There were two substantially more fuel-efficient vehicles in our driveway — our own Mini Cooper and a borrowed 2014 Nissan Altima. But we’ve driven here for previous Detroit shows — moving northwest through Maryland into Pennsylvania along the always challenging Pennsylvania Turnpike into the flatlands of Ohio and, literally, racing along the southern portion of Michigan’s I-75 (an insanely high-speed road even in foul weather) into Detroit. It is not a trip for wimp-mobiles, especially that segment involving the narrow, twisting, mountainous, seemingly always-under-construction-or-repair, truck-laden, snow-and-ice-vulnerable Pennsylvania Turnpike.
For that drive, we always overprepare.

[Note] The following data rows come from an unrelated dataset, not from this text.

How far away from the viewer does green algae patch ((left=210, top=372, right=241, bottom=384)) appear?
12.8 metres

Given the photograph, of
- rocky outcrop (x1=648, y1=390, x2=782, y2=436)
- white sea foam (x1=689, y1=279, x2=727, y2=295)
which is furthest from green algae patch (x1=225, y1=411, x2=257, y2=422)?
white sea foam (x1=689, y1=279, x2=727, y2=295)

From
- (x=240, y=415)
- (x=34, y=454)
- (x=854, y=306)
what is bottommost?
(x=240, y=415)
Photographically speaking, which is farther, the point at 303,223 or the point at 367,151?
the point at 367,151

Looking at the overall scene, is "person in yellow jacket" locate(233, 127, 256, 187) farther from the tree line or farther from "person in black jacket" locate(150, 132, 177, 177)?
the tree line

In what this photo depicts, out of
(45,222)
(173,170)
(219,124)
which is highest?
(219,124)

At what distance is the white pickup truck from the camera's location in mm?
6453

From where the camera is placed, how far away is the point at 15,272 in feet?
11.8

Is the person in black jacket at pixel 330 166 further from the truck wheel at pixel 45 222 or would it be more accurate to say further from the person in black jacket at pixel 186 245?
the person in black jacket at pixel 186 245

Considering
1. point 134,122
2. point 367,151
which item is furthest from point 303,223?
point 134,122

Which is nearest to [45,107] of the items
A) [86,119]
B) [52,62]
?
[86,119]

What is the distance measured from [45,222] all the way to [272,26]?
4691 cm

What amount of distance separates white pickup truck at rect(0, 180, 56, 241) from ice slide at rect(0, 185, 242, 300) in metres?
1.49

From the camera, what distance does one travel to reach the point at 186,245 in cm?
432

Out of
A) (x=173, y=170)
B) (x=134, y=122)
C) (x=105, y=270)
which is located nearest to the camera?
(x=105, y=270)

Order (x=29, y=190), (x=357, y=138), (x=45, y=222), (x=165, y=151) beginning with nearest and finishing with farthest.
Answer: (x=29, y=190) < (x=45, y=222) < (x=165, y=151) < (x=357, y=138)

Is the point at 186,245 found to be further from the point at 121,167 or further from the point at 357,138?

We pack an emergency kit — blankets, bottled water, dried food rations, flashlights, batteries, hand-crank radio, backup GPS devices and emergency cellphone chargers. We always take a four-wheel-drive vehicle — one that could get us to Detroit and back to Virginia in a snowstorm, and one that could serve as temporary shelter if we really ran into trouble.
The new LR4 served our purposes just fine, although the Virginia-to-Michigan price for premium gasoline was a bit steep at $112 (figure double, of course, for the round trip). It could’ve cost more had we been in a 2013 version of the LR4 equipped with a 5-liter gasoline V-8 (375 horsepower, 375 pound-feet of torque). That engine delivered 12 miles per gallon in the city and 17 on the highway, also sucking premium fuel all the way.
For 2014, Land Rover went for better fuel economy with a new 3-liter aluminum-alloy V-6 with direct fuel injection (340 horsepower, 332 pound-feet of torque). The smaller, lighter new engine delivers 19 miles per gallon on the highway and 14 in the city while helping to alleviate the weighty, ponderous on-road handling of the predecessor LR4.
But, again, fuel economy was the least of our concerns. We’ve seldom driven to Detroit in January without running into snow and ice, especially along the Pennsylvania Turnpike. We have never driven that turnpike without running into potholes — big ones, lots of them. The LR4, equipped with permanent four-wheel drive with traction control, easily handled the remains of a recent snowstorm. It dismissed the turnpike’s multiple structural insults, never once losing its confident demeanor or otherwise hinting at a loss of control. Credit the LR4’s four-corner electronic air suspension, which calms the vehicle over rough roads and helps to keep it balanced in twists and turns.
Land Rover historically over-engineers its vehicles, building all of them for worst-case scenarios. Most people who buy Land Rovers will never use the SUVs’ full potential. Our LR4, for example, came with the manufacturer’s Hill Descent Control to ease us down steep inclines without burning up the brakes. The Terrain Response suspension system could be electronically adjusted for best traction in snow and ice. In the event that we might have had to venture off-road, we could have adjusted the suspension for that trek, too. But we used none of that stuff. We didn’t use anything in our emergency travel kit, either. We simply enjoyed the peace of mind of knowing all of those things were there if we needed them.
The LR4’s six-cylinder engine numerically does not pack as much horsepower as the V-8 it replaces. But we didn’t notice that deficit in the high-speed insanity of I-75 into Detroit. The new LR4 responded instantly to the need for speed, moving quickly out of the way of fellow motorists for whom 80 mph in a 70-mph zone was not fast enough.
We arrived here safely, ensconced in a plush passenger chamber trimmed with leather and walnut. It was a beautiful, fun run. Happiness is looking forward to the drive back home.